Il était déjà tard, mais l’excitation était palpable. Chacun avait soigneusement disposé ses trésors récupérés dans le coffre sur sa table près de son fauteuil. Sibylle, toujours discrète, avait placé son poster roulé de Li Wei sous son siège, mais avait laissé traîner la figurine du prince sur la table, comme pour narguer gentiment Olivier.

« Au cas où tu voudrais l’admirer de plus près », murmura-t-elle avec un sourire malicieux.

Olivier, quant à lui, avait disposé ses trophées avec une certaine fierté. Le poster de Mei-Ling dans son rôle de princesse guerrière était roulé à côté de la figurine correspondante. À côté, le poster du prince Li Wei et sa figurine servaient de couverture pour ses véritables intentions, ainsi que sa reproduction miniature du palais.

« Purement pour des raisons artistiques et historiques », répéta-t-il, un peu trop rapidement, sous les rires moqueurs de ses amis.

Margot avait opté pour un vaste assortiment de porte-clés, verres, vêtements, casquettes et tout un tas d’autres menus goodies.

« Au moins, ceux-là sont utiles », déclara-t-elle en brandissant un porte-clés en forme de dragon. « Et puis, ils sont mignons. »

Tout le monde savait que le reste du coffre était le trésor de guerre de la princesse Sylvie. Elle avait déjà commencé à trier les articles avec un sourire ravi, rangeant soigneusement les posters, les figurines et les accessoires.

« C’est pour ma collection personnelle », expliqua-t-elle, les yeux brillants de joie, une véritable enfant.

Mei-Ling, assise confortablement dans son fauteuil, observa ses amis avec un sourire tendre.

« Vous êtes tous adorables », dit-elle, amusée. « Je suis ravie de voir que mes petits cadeaux vous ont tant plu. »

Sylvie, toujours aussi enthousiaste, se tourna vers l’écran, les mains jointes

« Bon, maintenant que tout le monde a ses trésors, on peut enfin commencer ! » s’exclama-t-elle, impatiente.
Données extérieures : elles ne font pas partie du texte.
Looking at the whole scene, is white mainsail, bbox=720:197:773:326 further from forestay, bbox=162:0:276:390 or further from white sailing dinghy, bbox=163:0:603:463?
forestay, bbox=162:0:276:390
Les premières notes de la musique d’ouverture retentirent, et une atmosphère de magie et de complicité enveloppa la pièce. Les lanternes projetaient des ombres dansantes sur les murs, et les parfums des thés et des pâtisseries se mêlaient à l’air, créant une ambiance presque irréelle.

Pour la première fois, ils étaient tous réunis, prêts à partager bien plus qu’une simple soirée de c-drama. Ils étaient prêts à vivre un moment unique, un moment où l’amitié, la culture et la passion se mêlaient dans une harmonie parfaite. Et tandis que le générique d’ouverture défilait sur l’écran géant, chacun d’eux savait qu’ils venaient de vivre un instant qu’ils n’oublieraient jamais.